Error Reference¶

All Grampus exceptions inherit from GrampusError and carry a machine-readable code string and optional details dict.

from grampus.core.errors import GrampusError

try:
    result = await runner.run(agent, user_input, session_id="s1")
except GrampusError as e:
    print(f"Error: {e}")
    print(f"Code:    {e.code}")
    print(f"Details: {e.details}")

Hierarchy¶

GrampusError
├── ConfigError
├── MemoryError
│   └── MemorySecurityError
├── ToolError
│   ├── ToolNotFoundError
│   ├── ToolValidationError
│   └── ToolTimeoutError
├── OrchestrationError
│   ├── BudgetExceededError
│   └── UncertaintyError
├── PlanningError
├── MarketAllocationError
├── SafetyError
├── ModelError
└── DaprError
    ├── DaprConnectionError
    ├── ConcurrencyError
    ├── LockAcquisitionError
    └── StateSerializationError

GrampusError (base)¶

GrampusError(message: str, *, code: str, details: dict | None = None)

All exceptions carry:

Attribute	Type	Description
`message`	`str`	Human-readable error description
`code`	`str`	Machine-readable error code (snake_case)
`details`	`dict \\| None`	Structured context (IDs, values, limits)

ConfigError¶

Code: config.invalid or config.missing

Raised when: A required configuration field is missing or has an invalid value.

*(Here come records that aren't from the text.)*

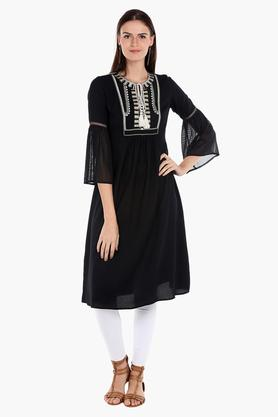 FUSION BEATS Womens Embroidered Casual Kurta - 202974790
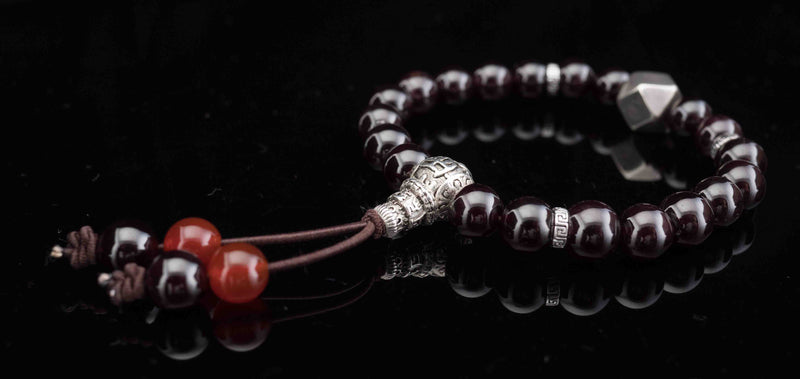 products/silver-garnet-prayer-beads-lys-heritage.jpg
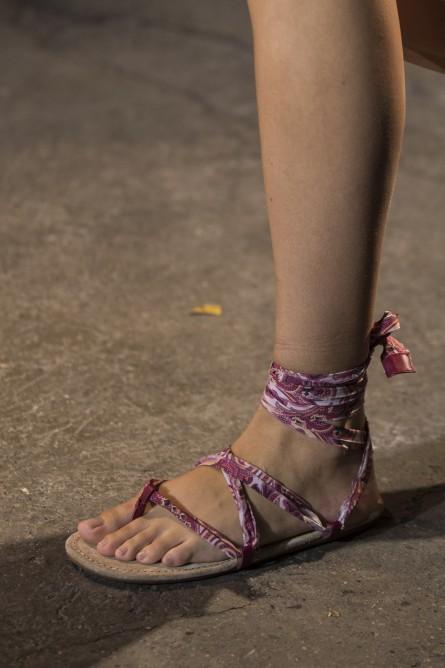 السيور والأربطة تسيطر على الأحذية الكاجوال هذا العام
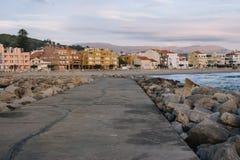 维拉Praia de安克拉,葡萄牙- 15/10/2018:有石头的空的码头和镇在晚上 镇静海滨城镇地标 免版税库存照片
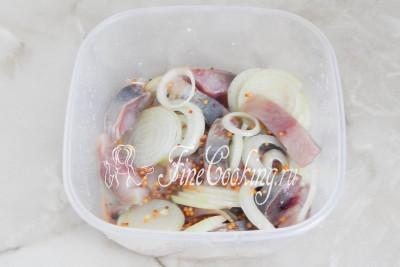 Перемешиваем все, закрываем миску крышкой и отправляем нашу рыбку обмениваться вкусами и ароматами в холодильник как минимум на пару часов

from grampus.core.errors import ConfigError

# Example details
{
    "field": "model.anthropic_api_key",
    "reason": "required field is not set"
}

How to handle: Check environment variables (GRAMPUS_MODEL__ANTHROPIC_API_KEY) and grampus.yaml.

MemoryError¶

Code: memory.store_failed, memory.retrieve_failed, memory.delete_failed

Raised when: A memory read, write, or delete operation fails at the storage layer.

from grampus.core.errors import MemoryError

# Example details
{
    "memory_type": "episodic",
    "operation": "store",
    "agent_id": "research-agent",
    "dapr_error": "connection refused"
}

How to handle: Check Dapr sidecar health (http://localhost:3500/v1.0/healthz) and PostgreSQL connectivity.

MemorySecurityError¶

Code: memory.security.injection_detected, memory.security.rate_limit_exceeded, memory.security.validation_failed

Raised when: A memory write is blocked by the security layer (injection detected, rate limit, size anomaly).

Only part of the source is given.